ABSTRACT

Nursing students are educated in a profession in which the senses, body contact, nakedness and feelings are an inevitable part of daily practice. This makes great demands on the nurse in question to be in contact with their own body and at the same time to tune oneself in to the patient’s often primarily sensual communication. Thus the language of the body is of great importance for somatic awareness, contactability, communication reading, presence and leadership in nursing practice. These qualities are also present in dance. For dance is the language of both the soul and the body. It is about tuning in. Following each other’s rhythms. Seeing and sensing. Giving and receiving. Leading and following. In presence.
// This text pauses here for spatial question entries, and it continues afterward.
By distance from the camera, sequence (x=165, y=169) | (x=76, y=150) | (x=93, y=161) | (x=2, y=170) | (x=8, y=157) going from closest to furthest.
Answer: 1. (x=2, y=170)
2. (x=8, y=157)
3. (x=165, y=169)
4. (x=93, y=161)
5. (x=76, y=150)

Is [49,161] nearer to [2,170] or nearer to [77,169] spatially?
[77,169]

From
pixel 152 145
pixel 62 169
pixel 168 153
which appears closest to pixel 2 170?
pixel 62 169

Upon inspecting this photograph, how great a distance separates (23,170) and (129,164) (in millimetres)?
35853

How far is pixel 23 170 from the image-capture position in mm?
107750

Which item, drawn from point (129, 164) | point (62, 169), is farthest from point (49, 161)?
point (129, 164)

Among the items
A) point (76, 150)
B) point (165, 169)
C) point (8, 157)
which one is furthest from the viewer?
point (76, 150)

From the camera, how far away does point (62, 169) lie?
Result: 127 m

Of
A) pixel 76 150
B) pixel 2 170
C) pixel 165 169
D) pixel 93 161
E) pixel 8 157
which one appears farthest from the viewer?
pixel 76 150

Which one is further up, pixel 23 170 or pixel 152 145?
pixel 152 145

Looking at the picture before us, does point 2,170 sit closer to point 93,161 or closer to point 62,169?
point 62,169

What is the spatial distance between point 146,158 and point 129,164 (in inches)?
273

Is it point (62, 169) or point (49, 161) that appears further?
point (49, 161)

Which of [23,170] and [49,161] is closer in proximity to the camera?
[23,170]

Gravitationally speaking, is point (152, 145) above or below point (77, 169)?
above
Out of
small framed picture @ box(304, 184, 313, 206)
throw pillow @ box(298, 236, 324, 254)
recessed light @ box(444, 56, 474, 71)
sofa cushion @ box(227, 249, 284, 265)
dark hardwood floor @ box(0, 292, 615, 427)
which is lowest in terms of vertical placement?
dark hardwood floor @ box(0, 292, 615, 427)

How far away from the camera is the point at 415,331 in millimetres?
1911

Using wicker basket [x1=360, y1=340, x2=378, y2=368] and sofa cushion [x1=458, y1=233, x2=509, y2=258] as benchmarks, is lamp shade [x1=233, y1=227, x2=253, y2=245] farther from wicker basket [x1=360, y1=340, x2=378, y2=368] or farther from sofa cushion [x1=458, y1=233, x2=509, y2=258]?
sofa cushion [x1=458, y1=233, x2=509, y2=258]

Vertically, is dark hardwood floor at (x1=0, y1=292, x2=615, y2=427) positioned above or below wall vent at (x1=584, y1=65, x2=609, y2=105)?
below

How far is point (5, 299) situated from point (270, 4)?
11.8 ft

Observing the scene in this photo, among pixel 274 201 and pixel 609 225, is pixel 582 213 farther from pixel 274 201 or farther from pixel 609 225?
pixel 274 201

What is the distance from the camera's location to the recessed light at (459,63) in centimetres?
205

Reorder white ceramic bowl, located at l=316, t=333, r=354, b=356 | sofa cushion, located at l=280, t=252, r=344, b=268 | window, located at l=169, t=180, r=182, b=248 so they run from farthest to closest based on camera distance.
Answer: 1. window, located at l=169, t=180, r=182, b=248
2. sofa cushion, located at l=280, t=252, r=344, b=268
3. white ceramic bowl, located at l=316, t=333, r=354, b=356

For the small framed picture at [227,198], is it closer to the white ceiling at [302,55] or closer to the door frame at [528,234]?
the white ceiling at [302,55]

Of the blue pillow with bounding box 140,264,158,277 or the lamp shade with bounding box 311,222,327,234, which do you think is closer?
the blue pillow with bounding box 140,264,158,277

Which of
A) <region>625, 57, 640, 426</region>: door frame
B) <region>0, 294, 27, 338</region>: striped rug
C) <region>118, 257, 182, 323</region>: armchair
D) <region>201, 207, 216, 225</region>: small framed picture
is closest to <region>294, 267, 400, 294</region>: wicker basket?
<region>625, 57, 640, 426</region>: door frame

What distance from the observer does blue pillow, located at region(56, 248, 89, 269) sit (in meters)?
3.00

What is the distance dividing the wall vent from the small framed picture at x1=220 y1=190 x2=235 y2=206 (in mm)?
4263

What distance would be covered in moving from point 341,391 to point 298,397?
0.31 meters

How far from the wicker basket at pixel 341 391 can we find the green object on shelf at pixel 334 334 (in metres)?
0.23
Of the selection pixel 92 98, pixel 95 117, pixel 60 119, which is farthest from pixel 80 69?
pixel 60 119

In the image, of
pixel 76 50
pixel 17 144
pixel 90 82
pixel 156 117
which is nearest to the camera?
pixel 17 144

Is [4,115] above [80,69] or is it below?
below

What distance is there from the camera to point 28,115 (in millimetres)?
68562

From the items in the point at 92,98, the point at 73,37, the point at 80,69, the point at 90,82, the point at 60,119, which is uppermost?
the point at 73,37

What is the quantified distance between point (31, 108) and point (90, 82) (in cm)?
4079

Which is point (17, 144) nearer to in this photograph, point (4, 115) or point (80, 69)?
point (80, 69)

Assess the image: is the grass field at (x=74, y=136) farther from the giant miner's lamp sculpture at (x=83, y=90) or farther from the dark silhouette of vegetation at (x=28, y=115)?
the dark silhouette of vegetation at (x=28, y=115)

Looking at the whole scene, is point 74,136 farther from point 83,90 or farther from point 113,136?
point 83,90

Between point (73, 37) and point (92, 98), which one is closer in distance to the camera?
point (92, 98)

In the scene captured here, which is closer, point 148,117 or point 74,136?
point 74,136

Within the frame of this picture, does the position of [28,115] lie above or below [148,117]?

This narrative will give a short portrait of a yearlong research collaboration between the Deaconess Foundation in Copenhagen and the University of Copenhagen. The Dancing Nurses Project has a wholeness-oriented, movement psychological and phenomenological approach. The project enquired whether courses of dance, and close-to-practice, theory-based reflection could be fruitful for the development of the nursing students’ embodied professionality. The results give concrete indications of how nursing education may include dance and movement teaching in order to develop new and heartfully embodied training in an always present part of the nursing profession. Therefore, movement teaching and an increased focus on the language of the body are now included in several courses of nursing education in Denmark. The project has innovative educational potentials. And it has received international attention. The results of the project also indicate that the combination of dance and embodied professional training is applicable in other educational fields.